誰よりも、上手く話せない。
誰よりも、上手く聞けない。
誰よりも、上手く書けない。
速く走れなきゃ、絵も上手に描けない。
……はぁ、どうして自分はマイナスにしか考えられないんだろう。
何か、何かプラスのことは……
――あ。
自分は、誰よりも無感情になるのが得意だ。
だから、何を言われても平気。
たとえ、蹴られようが殴られようが。
だから、そんな人を倒すことだって――
〜誰よりも〜
今日、私宛にこんな手紙が届いた。
『何事にも流されちゃダメ。ちゃんと、自分の意思を持って生活することを心がけてね。必ず、重大な選択をする時が来るから……』
というたったの三文。しかも、誰から来たのか分からない。差出人不明だ。というか、今の私の状態、見透かされてる……?怖すぎだ。

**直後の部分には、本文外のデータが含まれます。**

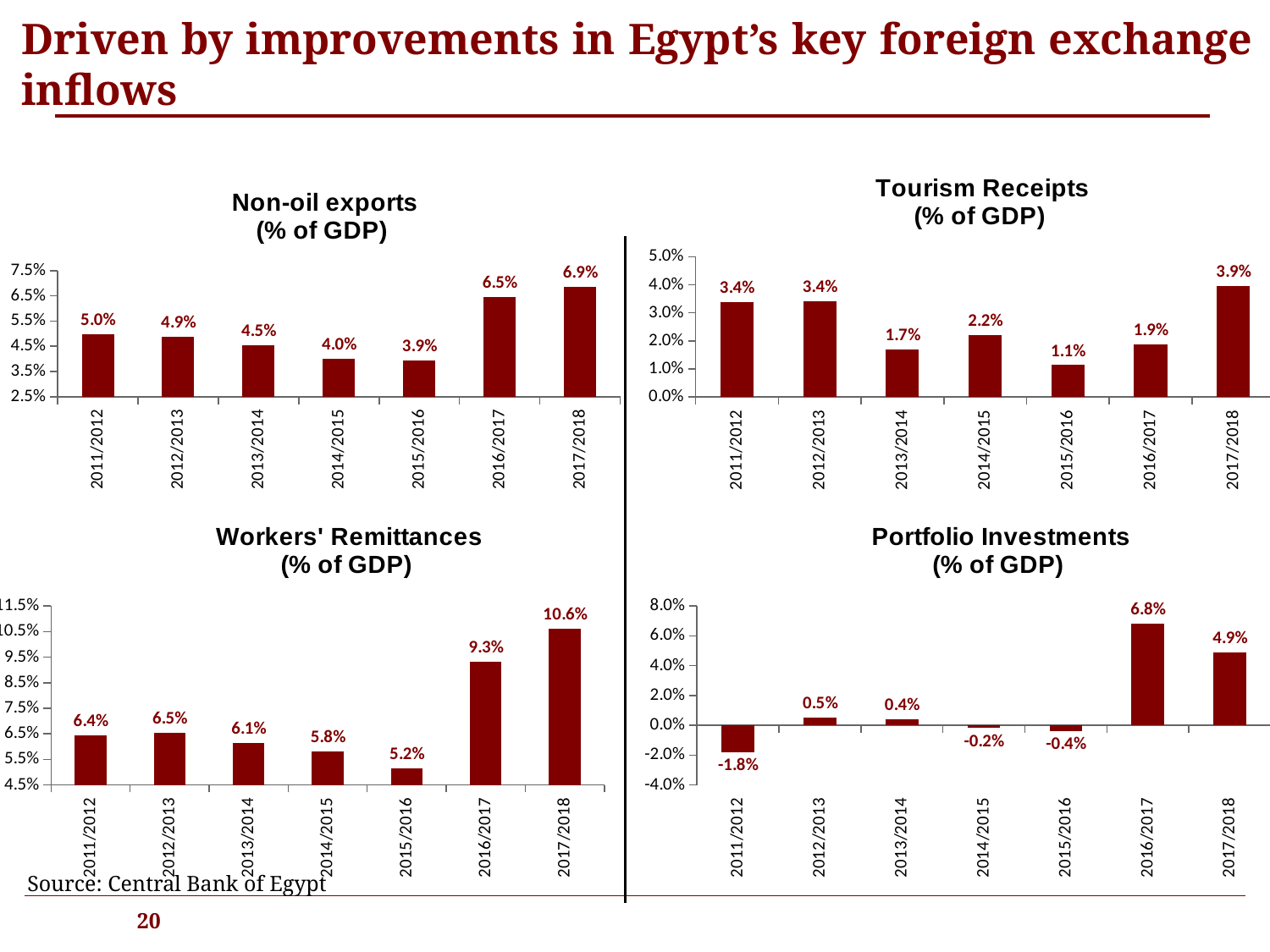
In the Tourism Receipts (% of GDP) chart, what is the value for 2015/2016? 1.1% In the Portfolio Investments (% of GDP) chart, what is the difference between the 2016/2017 value and the 2017/2018 value? 1.9% In the Portfolio Investments (% of GDP) chart, which year has the highest value? 2016/2017 In the Non-oil exports (% of GDP) chart, which year has the lowest value? 2015/2016 In the Workers' Remittances (% of GDP) chart, what is the value for 2016/2017? 9.3% What type of chart is the Workers' Remittances (% of GDP) chart? Bar chart How many years are shown on the x axis of the Non-oil exports (% of GDP) chart? 7 In the Non-oil exports (% of GDP) chart, what is the value for 2017/2018? 6.9% In the Tourism Receipts (% of GDP) chart, what is the difference between the 2017/2018 value and the 2016/2017 value? 2.0% In the Tourism Receipts (% of GDP) chart, which year has the highest value? 2017/2018 In the Workers' Remittances (% of GDP) chart, which is larger, the value for 2012/2013 or the value for 2015/2016? 2012/2013 In the Portfolio Investments (% of GDP) chart, what is the value for 2011/2012? -1.8%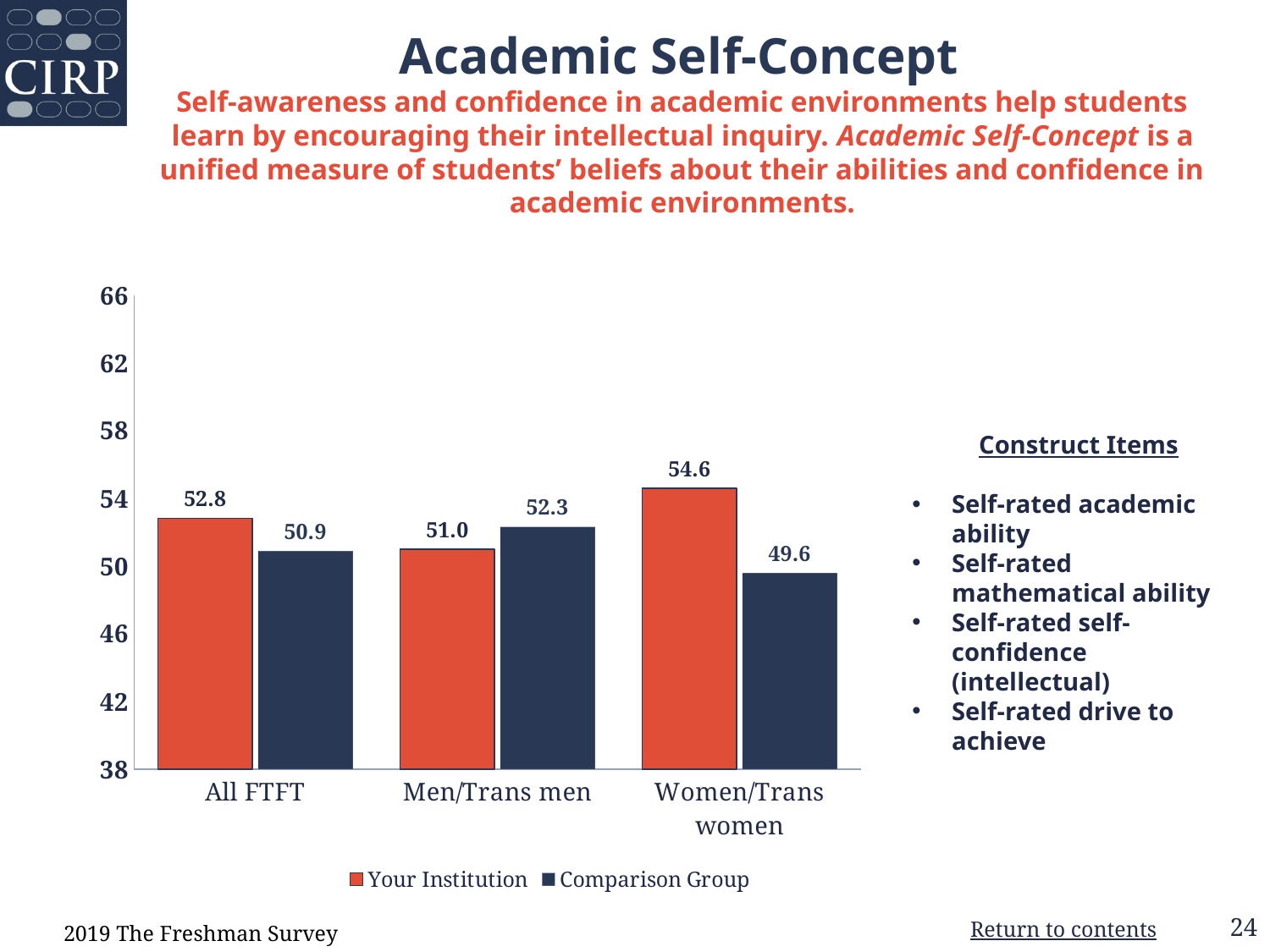
What kind of chart is shown on the slide? bar chart What is the Comparison Group value for Men/Trans men? 52.3 Is the Your Institution value for Women/Trans women greater or less than 54? greater What colour are the Comparison Group bars? dark navy blue For Men/Trans men, which is larger: Your Institution or Comparison Group? Comparison Group How many categories are shown on the x axis? 3 What is the difference between the Your Institution and Comparison Group values for Women/Trans women? 5.0 What is the Your Institution value for All FTFT? 52.8 Which category has the lowest Comparison Group value? Women/Trans women Which category has the highest Your Institution value? Women/Trans women What is the Comparison Group value for Women/Trans women? 49.6 How many series does the legend list? 2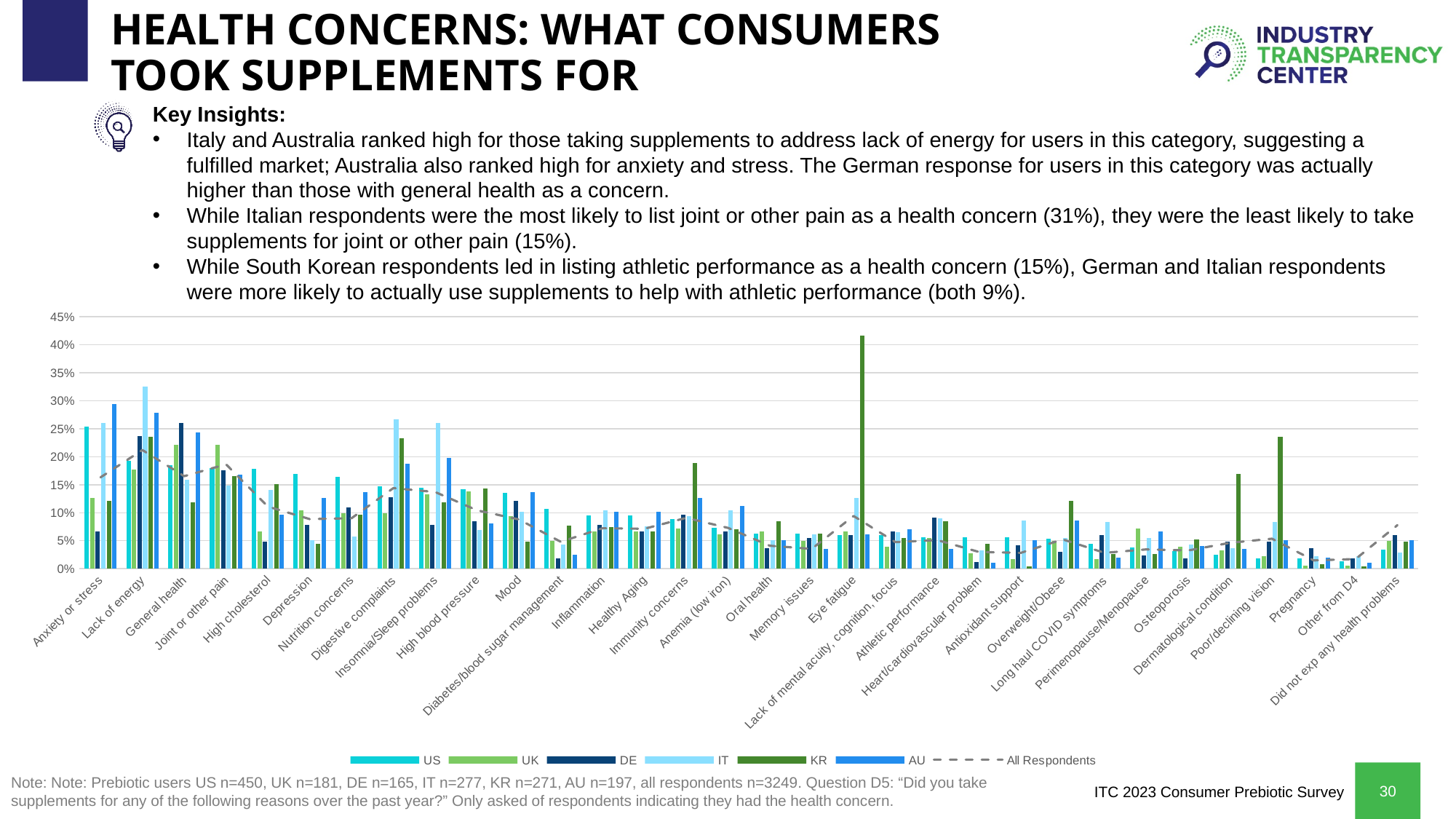
What kind of chart is shown on the slide? Bar chart (with a dashed line for All Respondents) Is the KR value for Eye fatigue greater or less than 35%? greater For Lack of energy, which is larger: the IT value or the US value? IT Which series is drawn as a dashed grey line rather than bars? All Respondents Which category contains the tallest bar in the chart? Eye fatigue How many series does the chart legend list? 7 Is the IT value for Lack of energy greater or less than 30%? greater Which series has the tallest bar for Eye fatigue? KR Which series has the tallest bar for Lack of energy? IT How many health-concern categories are shown along the x axis? 32 Is the US value for Pregnancy greater or less than 5%? less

私は気味が悪いと感じ、ゴミ箱に捨てようとした。だが、
「……でも、すごく大事なことが書いてある気がする。一応取っておいた方がいいかな」
私はゴミ箱から離れ、自身の机へと向かう。そして、引き出しの中に、そっとしまった。
〜10年後の私から届いた手紙〜
私は真っ先にあの人達に渡した。
自身の手作りチョコを。
次元を超えて。
……いや実際は、
フィギュアとアクリルスタンドに向かって「あげる」って言ったんですけどね。
もちろんリアクションは返ってきませんよ。
ずっとこっちを見て微笑んでくれているだけです。
ですが、心で感じ取るんです、心で。
周りから見たら「わぁ……」って思うかもしれませんよね。
自分自身も初体験でしたよ、こんなの。
びっくり。
でも、それだけ、あなた方に強く惹かれているんです。
〜バレンタイン〜
自分は、まだ子どもで幼いのに、大人のあなたに恋をしてしまいました。
待っててください、すぐに大人になって、あなたに告白してみせます。
自分は大人になりました。無事、あの人とお付き合いすることができました。今日は初デート。
待ってて、今すぐ行くから。
自分は一児の母になりました。あら、もうこんな時間。
待っててね、今迎えに行くからね。
そして、あなたも。
自分はおばあちゃんになりました。子は今でも元気に育っています、頑張っています。ですが、あなたの様態はだんだん悪くなっていきます。
もう少し、もう少し待っててください……せめて、この子の晴れ姿を見るまでは、一緒に生きててください。
〜待ってて〜
伝えたい。
私のお腹の子に。
みんながたくさん待ってるんだよって。
早く生まれてほしいって。
楽しみにしてるって。
もちろん、私も思ってる願ってる。